Translating Kim Hyesoon: Cindy Juyoung Ok and Jack Saebyok Jung with R. O. Kwon
Doors: 6:00 pm PST
Event will begin at 6:30 pm PST
The Center for the Art of Translation and Local Economy, Oakland’s new community resilience hub, co-present a reading from two new translations of the work of the Korean poet Kim Hyesoon.
Cindy Juyoung Ok reads her translation of The Hell of That Star(opens in a new tab) (Wesleyan University Press) and Jack Saebyok Jung reads from his forthcoming translation of Lady No(opens in a new tab) (HarperCollins, April 2026). A conversation moderated by R. O. Kwon will follow the readings. Books will be available for purchase and preorder from East Bay Booksellers. Free registration is required for admittance.
About The Hell of That Star
The astonishing poetry collection The Hell of That Star enlivens the horror of Korean life under U.S.-backed authoritarianism. Poems of blows and vomit, births and coffins alternate blithe confidence and trembling terror. When slapped seven times by a government censor, Kim responded with defiant poems. The death of language becomes a death of the writer; within death, Kim finds new life in fragmentation and reorientation. This singular volume provides a wild and rigorous study of the words of the nation-state and the self, as well as the deprivations, detainments, and surprises in between. In evading censorship, Kim’s poems question, twist, and transmute; language is a site where the personal and political meet to escape containment, emptiness, and domestication.
About Lady No
In March 2014, Kim Hyesoon, the grand dame of contemporary Korean poetry, began to post anonymously on the online blog of Munhakdongne, a major South Korean publisher. Rather than use her own name, Kim Hyesoon’s chosen persona for these blog posts was Lady No. Fittingly, Lady No’s writings are dissenting, combative, subversive, and ontologically feminine; formally, they defy any attempt at easy categorization. They are neither poems, nor are they prose, but a radical innovation Kim calls shisanmun—an ungovernable style that heralds her internationally acclaimed works Autobiography of Death and Phantom Pain Wings.
About Kim Hyesoon
Kim Hyesoon is one of the most prominent and influential poets of South Korea. She is the first woman poet to receive the prestigious Kim Su-yeong Literary Award and Midang Literary Award, and her work has since been translated around the world. Among many other honors, she is a winner of the Griffin Poetry Prize in 2019 and was the first foreign laureate to win the National Book Critics Circle Award for Poetry, in 2023. Her poetry collection Phantom Pain Wings, translated by Don Mee Choi, was named poetry book of the year in 2023 by The New York Times, Washington Post, and The Poetry Society.

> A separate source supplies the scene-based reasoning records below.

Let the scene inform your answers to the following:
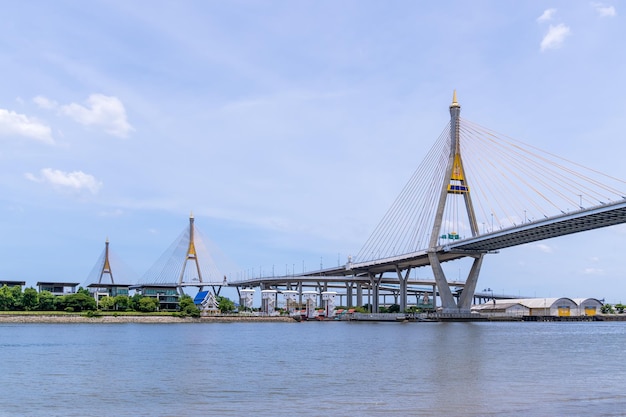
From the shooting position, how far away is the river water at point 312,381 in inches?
671

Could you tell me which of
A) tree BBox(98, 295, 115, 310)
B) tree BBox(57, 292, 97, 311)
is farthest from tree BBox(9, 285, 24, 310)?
tree BBox(98, 295, 115, 310)

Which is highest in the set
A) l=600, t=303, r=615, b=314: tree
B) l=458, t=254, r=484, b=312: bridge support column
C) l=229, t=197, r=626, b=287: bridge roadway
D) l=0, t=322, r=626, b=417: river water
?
l=229, t=197, r=626, b=287: bridge roadway

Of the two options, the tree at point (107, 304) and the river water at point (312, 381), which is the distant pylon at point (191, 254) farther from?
the river water at point (312, 381)

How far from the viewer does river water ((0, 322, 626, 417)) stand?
17.0 metres

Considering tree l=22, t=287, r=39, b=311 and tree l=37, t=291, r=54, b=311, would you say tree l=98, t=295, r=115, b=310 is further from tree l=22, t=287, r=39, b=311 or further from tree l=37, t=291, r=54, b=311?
tree l=22, t=287, r=39, b=311

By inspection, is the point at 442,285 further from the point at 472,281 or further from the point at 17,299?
the point at 17,299

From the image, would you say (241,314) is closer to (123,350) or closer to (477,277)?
(477,277)

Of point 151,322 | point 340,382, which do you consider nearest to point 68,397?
point 340,382

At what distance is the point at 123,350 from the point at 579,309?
10167cm

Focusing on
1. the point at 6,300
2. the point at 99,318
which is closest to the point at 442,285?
the point at 99,318

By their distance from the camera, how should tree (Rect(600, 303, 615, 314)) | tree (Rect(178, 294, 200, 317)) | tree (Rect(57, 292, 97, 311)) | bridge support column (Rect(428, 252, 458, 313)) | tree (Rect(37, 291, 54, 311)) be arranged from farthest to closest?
tree (Rect(600, 303, 615, 314)) → tree (Rect(178, 294, 200, 317)) → tree (Rect(37, 291, 54, 311)) → tree (Rect(57, 292, 97, 311)) → bridge support column (Rect(428, 252, 458, 313))

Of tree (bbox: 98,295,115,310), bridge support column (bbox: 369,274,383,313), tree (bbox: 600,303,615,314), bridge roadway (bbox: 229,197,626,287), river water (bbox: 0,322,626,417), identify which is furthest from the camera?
tree (bbox: 600,303,615,314)

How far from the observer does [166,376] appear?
24000mm

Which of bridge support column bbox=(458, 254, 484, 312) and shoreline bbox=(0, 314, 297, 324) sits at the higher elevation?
bridge support column bbox=(458, 254, 484, 312)
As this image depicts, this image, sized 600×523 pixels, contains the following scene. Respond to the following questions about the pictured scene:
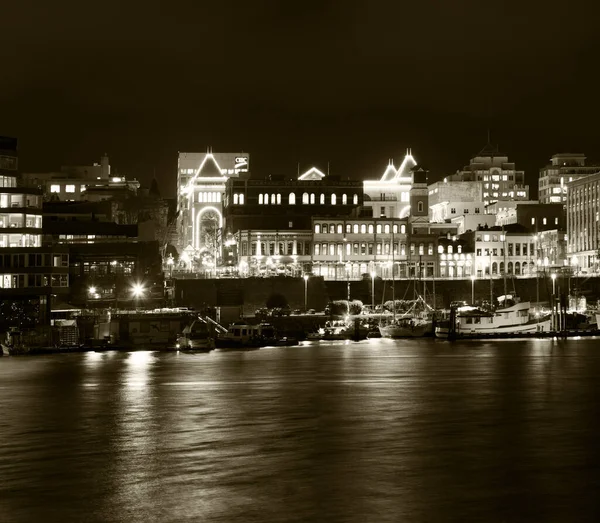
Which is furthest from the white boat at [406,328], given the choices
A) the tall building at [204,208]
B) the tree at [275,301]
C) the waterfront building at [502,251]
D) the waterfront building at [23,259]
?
the tall building at [204,208]

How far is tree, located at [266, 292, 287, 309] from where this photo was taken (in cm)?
11481

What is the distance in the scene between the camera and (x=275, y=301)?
115 metres

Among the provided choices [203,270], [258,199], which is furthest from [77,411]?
[258,199]

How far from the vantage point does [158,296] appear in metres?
109

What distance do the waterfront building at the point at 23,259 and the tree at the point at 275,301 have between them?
26.1 metres

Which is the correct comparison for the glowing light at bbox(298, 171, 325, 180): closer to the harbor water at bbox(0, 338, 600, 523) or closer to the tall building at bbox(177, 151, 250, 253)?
the tall building at bbox(177, 151, 250, 253)

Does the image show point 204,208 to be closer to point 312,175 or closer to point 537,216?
point 312,175

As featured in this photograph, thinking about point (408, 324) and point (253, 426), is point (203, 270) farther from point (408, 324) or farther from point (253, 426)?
point (253, 426)

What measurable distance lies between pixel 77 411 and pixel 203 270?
83.4 meters

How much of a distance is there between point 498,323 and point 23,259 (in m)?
46.2

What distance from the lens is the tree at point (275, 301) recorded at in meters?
115

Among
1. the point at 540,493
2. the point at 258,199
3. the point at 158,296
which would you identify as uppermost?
the point at 258,199

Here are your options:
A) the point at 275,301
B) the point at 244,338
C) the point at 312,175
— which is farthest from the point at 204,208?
the point at 244,338

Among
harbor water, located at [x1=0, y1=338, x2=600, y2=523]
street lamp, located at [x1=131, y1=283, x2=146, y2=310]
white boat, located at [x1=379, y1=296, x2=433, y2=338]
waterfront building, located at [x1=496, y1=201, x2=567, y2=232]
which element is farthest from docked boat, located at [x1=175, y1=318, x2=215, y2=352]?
waterfront building, located at [x1=496, y1=201, x2=567, y2=232]
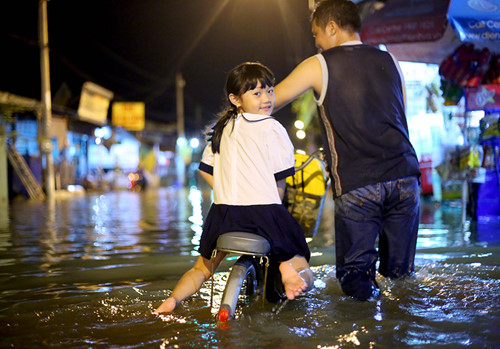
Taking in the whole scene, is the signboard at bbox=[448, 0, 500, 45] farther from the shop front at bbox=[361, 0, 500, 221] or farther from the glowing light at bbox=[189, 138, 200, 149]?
the glowing light at bbox=[189, 138, 200, 149]

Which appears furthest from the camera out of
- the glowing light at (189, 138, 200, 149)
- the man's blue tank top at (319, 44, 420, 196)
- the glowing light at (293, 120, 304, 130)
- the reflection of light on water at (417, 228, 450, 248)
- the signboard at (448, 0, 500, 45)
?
the glowing light at (189, 138, 200, 149)

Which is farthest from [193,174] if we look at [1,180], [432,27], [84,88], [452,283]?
[452,283]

Cindy Juyoung Ok is the author of Ward Toward, a finalist for the LA Times Book Prize, Maya Angelou Award, and National Book Critics Circle John Leonard Prize, and the translator of The Hell of That Star by Kim Hyesoon. A former high school physics teacher, she is now an assistant English professor.
Jack Saebyok Jung is a 2024 National Endowment for the Arts Translation Fellow and the author of Hocus Pocus Bogus Locus (Black Square Editions, 2025). A Truman Capote Fellow at the Iowa Writers’ Workshop, he co-translated Yi Sang: Selected Works (Wave Books, 2020), winner of the MLA’s Aldo and Jeanne Scaglione Prize for a Translation of a Literary Work. His next book of translation is Kim Hyesoon’s Lady No from Ecco. He teaches at Davidson College.
R. O. Kwon is the author of the nationally bestselling novel Exhibit, a New York Times Editors’ Choice and a recipient of the Lambda Literary Duggins Prize. Kwon’s bestselling first novel, The Incendiaries, was a finalist for the National Book Critics Circle John Leonard Award and the Los Angeles Times Art Seidenbaum Prize. Kwon coedited the bestselling Kink. Kwon’s books have been translated into seven languages and named a best book of the year by over forty publications. Kwon is a 2025-2026 Visiting Fellow at the American Library in Paris and a 2025-2026 Distinguished Visiting Writer at Saint Mary’s College. She has received fellowships from the National Endowment for the Arts, MacDowell, and Yaddo. Born in Seoul, Kwon has lived most of her life in the United States.